A lei, como um dos meios de controle que é, imputou à Administração Pública o dever de instaurar o procedimento licitatório , como uma das formas de suprir as necessidades de interesse público, art. 37-XXI CF/88.
Assim, surgindo o motivo, isto é, a causa que é “a situação de direito ou de fato que determina ou autoriza a realização do ato administrativo”1, a Administração Pública instaurará a licitação, com objetivo de atender uma dada necessidade concreta.
Revestido de caráter público, o procedimento licitatório, assim como todos os atos administrativos, está sujeito a controle. O controle sobre o procedimento licitatório pode ser exercido tanto por aqueles que nele atuam, como por aqueles interessados em exercer seu direito de fiscalização legitimado em lei.
Deste breve intróito ao tema, extrai-se que a realização do procedimento licitatório é objeto de dois tipos de controle, quais sejam, o interno e o externo.
CONTROLE INTERNO
O procedimento licitatório perfaz-se em duas fases estanques e subseqüentes, quais sejam, as fases interna e externa.
Atente-se para o fato de que a expressão controle interno, a que se refere este tipo de fiscalização, diz respeito tão somente aos atos emanados da fase interna da licitação.
A fase interna da licitação compreende a prática de uma série de atos sucessivamente ordenados, com escopo de, na forma da lei, propiciar a instauração pública do certame. Importa dizer que, a fase interna corresponde aos atos preparatórios, anteriores à convocação dos interessados em contratar com a Administração Pública. Nesta fase atuam, portanto, somente as autoridades operadoras da máquina administrativa.
Assim, o controle interno da licitação é praticado somente por aqueles que executam os atos necessários para a instauração do certame, quais sejam, os agentes da administração licitadora.

# Dados fornecidos
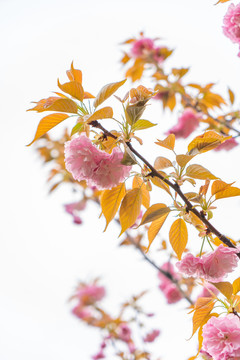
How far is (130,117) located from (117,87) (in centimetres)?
5

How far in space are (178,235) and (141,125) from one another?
217mm

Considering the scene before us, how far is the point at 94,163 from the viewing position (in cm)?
49

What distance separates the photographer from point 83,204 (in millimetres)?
1747

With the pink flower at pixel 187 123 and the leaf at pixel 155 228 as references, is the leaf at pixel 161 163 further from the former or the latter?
the pink flower at pixel 187 123

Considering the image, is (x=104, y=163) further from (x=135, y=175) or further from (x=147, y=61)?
(x=147, y=61)

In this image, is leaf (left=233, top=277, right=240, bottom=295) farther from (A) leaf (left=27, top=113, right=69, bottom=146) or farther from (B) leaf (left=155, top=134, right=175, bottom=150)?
(A) leaf (left=27, top=113, right=69, bottom=146)

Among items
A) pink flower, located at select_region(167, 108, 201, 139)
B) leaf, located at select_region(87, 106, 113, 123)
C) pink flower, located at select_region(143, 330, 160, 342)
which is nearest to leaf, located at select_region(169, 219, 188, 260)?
leaf, located at select_region(87, 106, 113, 123)

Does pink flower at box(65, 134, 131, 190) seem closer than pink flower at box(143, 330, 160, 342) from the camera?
Yes

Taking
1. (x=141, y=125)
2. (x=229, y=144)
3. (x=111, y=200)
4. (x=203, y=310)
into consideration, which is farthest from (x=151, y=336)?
(x=141, y=125)

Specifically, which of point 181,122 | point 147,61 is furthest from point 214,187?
point 147,61

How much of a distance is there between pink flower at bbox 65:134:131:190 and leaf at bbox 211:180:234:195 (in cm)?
16

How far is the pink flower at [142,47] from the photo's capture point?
162cm

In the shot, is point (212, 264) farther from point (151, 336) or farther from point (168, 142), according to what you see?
point (151, 336)

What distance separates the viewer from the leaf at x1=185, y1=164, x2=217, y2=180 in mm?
488
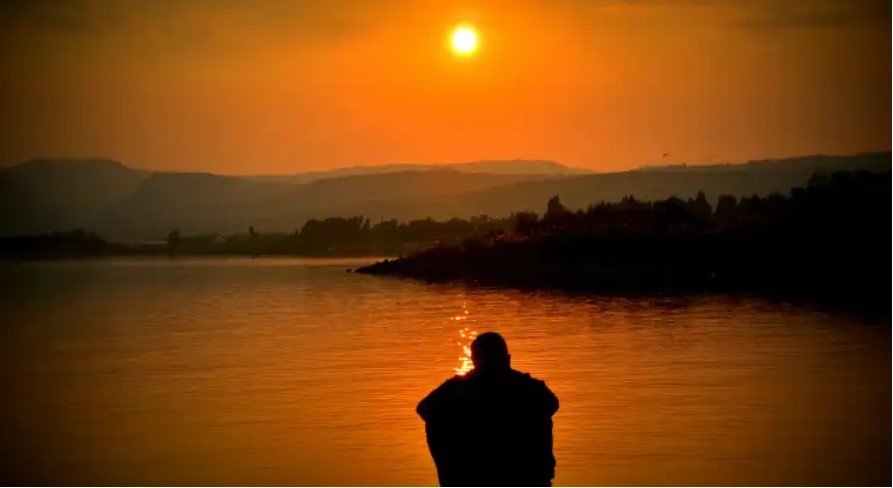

# O que se pede
(1) Transcreva, do texto sobre a licitação, o trecho que se inicia nas palavras "Atente-se para o" e termina em "da máquina administrativa.".
(2) Segundo o texto sobre a licitação, em quais duas fases se perfaz o procedimento licitatório?
(3) Indique se cada afirmação concorda com o texto sobre a licitação, respondendo sim ou não e citando as palavras do texto que decidem a questão: (a) O controle interno da licitação é praticado pelos agentes da administração licitadora. (b) Na fase interna atuam também os interessados em contratar com a Administração Pública. (c) A realização do procedimento licitatório é objeto de três tipos de controle.
Baseie-se exclusivamente no texto.

# Respostas do exercício
(1)
Atente-se para o fato de que a expressão controle interno, a que se refere este tipo de fiscalização, diz respeito tão somente aos atos emanados da fase interna da licitação.
A fase interna da licitação compreende a prática de uma série de atos sucessivamente ordenados, com escopo de, na forma da lei, propiciar a instauração pública do certame. Importa dizer que, a fase interna corresponde aos atos preparatórios, anteriores à convocação dos interessados em contratar com a Administração Pública. Nesta fase atuam, portanto, somente as autoridades operadoras da máquina administrativa.

(2) Nas fases interna e externa.

(3)
(a) Sim: "o controle interno da licitação é praticado somente por aqueles que executam os atos necessários para a instauração do certame, quais sejam, os agentes da administração licitadora".
(b) Não: "Nesta fase atuam, portanto, somente as autoridades operadoras da máquina administrativa."
(c) Não: "a realização do procedimento licitatório é objeto de dois tipos de controle, quais sejam, o interno e o externo".